Do pierwszego incydentu doszło w poniedziałek, 5 maja ok. godz. 2.50 am w domu opieki Grand Regency of Jackson Park przy 1448 E. 75th Street w dzielnicy Roseland na południu Chicago. Ośrodek przeznaczony jest dla osób dorosłych, od 22 do 64 lat, z niepełnosprawnościami fizycznymi, które wymagają pomocy przy codziennych czynnościach.
Policja przybyła do budynku w związku z wezwaniem dotyczącym osoby uzbrojonej w nóż i grożącej mieszkańcom. Funkcjonariusze udali się do jej mieszkania i bezskutecznie podjęli próbę deeskalacji. Następnie użyli paralizatora, ale mężczyzna wciąż nie porzucił noża i zbliżał się do funkcjonariuszy.
Wówczas policja otworzyła ogień, trafiając mężczyznę. Jego śmierć stwierdzono na miejscu. Na miejscu zabezpieczono nóż. Nikomu z funkcjonariuszy nic się nie stało. W poniedziałek, 5 maja policja analizowała nagrania incydentu z kamer na mundurach.
Niemal godzinę później, jeszcze dalej na południe, w rejonie dzielnicy Roseland, doszło do innej strzelaniny z udziałem chicagowskiego policjanta po służbie.
Około godz. 3.05 am policja przybyła do zgłoszenia o zakłócaniu porządku w rejonie 10600 S. La Salle Street. Według władz, w domu doszło do awantury i ktoś wezwał policjanta, który w tym czasie był w piwnicy. Ten wyszedł na górę, gdzie doszło do konfrontacji ze sprawcą awantury. Wówczas policjant, który nie był na służbie, otworzył ogień i trafił mężczyznę.
Ranny mężczyzna został przewieziony do szpitala w krytycznym stanie. Na miejscu przejęto dwie sztuki broni.

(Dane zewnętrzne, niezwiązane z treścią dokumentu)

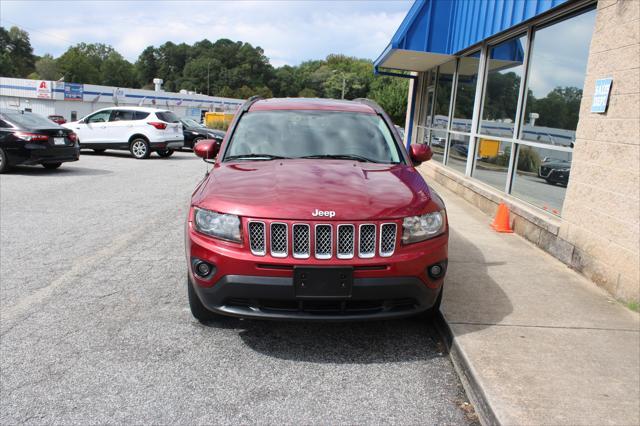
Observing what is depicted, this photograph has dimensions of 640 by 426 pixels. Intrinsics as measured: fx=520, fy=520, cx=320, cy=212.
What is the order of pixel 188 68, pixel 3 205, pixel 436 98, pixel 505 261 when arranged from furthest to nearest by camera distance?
pixel 188 68
pixel 436 98
pixel 3 205
pixel 505 261

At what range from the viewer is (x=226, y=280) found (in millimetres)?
3273

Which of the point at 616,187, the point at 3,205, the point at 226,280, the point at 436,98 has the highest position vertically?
the point at 436,98

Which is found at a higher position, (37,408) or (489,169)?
(489,169)

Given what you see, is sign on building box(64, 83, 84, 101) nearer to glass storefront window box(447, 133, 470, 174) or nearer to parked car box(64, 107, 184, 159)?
parked car box(64, 107, 184, 159)

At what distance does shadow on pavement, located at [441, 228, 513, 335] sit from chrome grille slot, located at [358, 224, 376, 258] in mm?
996

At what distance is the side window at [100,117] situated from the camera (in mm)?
17734

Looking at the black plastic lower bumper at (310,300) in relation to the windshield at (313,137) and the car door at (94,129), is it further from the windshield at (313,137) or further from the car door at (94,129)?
the car door at (94,129)

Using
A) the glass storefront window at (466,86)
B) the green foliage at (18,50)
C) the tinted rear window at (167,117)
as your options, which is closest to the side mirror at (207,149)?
the glass storefront window at (466,86)

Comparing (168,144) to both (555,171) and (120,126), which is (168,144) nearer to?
(120,126)

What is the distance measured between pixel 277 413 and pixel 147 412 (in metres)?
0.70

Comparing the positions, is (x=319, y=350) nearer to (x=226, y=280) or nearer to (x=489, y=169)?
(x=226, y=280)

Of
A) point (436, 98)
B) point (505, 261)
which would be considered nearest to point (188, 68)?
point (436, 98)

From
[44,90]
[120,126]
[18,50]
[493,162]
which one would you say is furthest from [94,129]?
[18,50]

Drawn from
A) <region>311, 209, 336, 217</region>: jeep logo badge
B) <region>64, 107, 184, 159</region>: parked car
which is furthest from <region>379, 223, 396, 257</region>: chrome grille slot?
<region>64, 107, 184, 159</region>: parked car
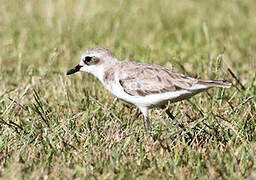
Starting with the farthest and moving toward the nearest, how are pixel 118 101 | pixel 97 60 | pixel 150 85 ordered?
pixel 118 101 → pixel 97 60 → pixel 150 85

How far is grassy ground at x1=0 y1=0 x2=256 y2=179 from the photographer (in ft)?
15.4

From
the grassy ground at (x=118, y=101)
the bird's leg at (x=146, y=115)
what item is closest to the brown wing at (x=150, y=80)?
the bird's leg at (x=146, y=115)

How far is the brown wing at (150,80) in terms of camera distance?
17.8ft

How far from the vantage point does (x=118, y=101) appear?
6.59m

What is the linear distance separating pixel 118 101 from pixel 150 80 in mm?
1129

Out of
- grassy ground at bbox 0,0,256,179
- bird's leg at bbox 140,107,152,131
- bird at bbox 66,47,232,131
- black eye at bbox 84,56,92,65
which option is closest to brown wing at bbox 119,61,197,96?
bird at bbox 66,47,232,131

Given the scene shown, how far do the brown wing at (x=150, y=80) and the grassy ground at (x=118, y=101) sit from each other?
307 millimetres

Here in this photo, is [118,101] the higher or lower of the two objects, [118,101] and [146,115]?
the lower

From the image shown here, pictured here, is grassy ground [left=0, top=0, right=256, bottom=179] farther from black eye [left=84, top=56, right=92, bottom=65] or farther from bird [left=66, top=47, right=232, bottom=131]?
black eye [left=84, top=56, right=92, bottom=65]

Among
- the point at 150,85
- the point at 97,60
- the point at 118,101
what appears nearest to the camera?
the point at 150,85

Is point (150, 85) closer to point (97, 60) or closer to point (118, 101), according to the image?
point (97, 60)

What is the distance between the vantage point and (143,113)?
5.59 meters

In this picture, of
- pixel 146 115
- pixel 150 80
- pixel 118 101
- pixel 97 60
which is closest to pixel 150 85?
pixel 150 80

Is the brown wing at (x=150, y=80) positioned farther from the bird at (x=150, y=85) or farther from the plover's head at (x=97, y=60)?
the plover's head at (x=97, y=60)
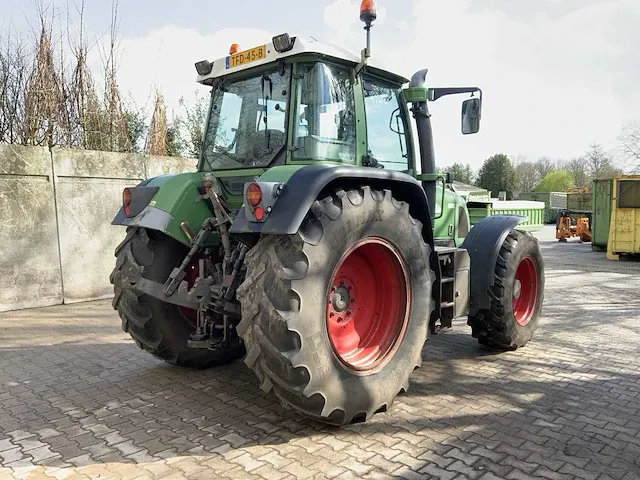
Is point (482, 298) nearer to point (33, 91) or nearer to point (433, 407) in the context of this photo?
point (433, 407)

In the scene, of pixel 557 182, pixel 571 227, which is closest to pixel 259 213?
pixel 571 227

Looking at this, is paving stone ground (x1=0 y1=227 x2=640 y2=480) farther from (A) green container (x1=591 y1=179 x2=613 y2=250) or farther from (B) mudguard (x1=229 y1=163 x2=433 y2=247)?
(A) green container (x1=591 y1=179 x2=613 y2=250)

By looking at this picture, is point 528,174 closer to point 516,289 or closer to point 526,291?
point 526,291

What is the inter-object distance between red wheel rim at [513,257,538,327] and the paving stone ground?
348mm

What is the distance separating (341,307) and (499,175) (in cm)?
4772

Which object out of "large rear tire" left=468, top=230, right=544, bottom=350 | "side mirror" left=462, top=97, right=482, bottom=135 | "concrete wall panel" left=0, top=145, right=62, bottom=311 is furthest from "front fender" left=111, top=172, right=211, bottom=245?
"concrete wall panel" left=0, top=145, right=62, bottom=311

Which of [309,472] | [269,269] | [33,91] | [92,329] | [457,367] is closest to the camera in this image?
[309,472]

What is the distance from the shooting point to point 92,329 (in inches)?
235

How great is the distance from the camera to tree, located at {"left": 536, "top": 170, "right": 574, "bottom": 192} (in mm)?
50750

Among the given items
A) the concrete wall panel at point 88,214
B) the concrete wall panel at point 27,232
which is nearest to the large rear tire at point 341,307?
the concrete wall panel at point 27,232

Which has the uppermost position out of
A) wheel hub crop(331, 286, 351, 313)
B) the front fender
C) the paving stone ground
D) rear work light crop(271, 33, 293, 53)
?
rear work light crop(271, 33, 293, 53)

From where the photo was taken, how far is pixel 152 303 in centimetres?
400

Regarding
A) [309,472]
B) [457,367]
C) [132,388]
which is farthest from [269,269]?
[457,367]

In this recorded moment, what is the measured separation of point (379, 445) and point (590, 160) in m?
55.1
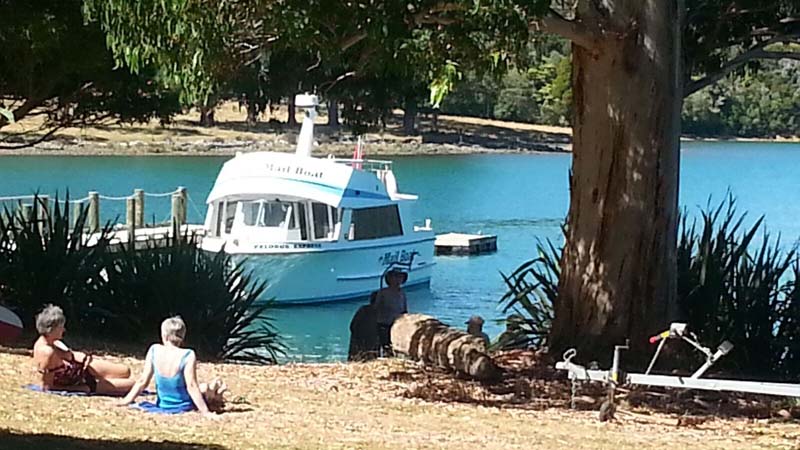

Szczegóły zdarzenia nie były znane w poniedziałek, 5 maja. Policja prowadziła śledztwo.
Jak zawsze w przypadkach, kiedy policja używa broni, oba incydenty analizuje Biuro ds. Odpowiedzialności Policji (Civilian Office of Police Accountability, COPA). Funkcjonariusze, którzy oddali strzały, zostali rutynowo przeniesieni do pracy za biurkiem na 30 dni.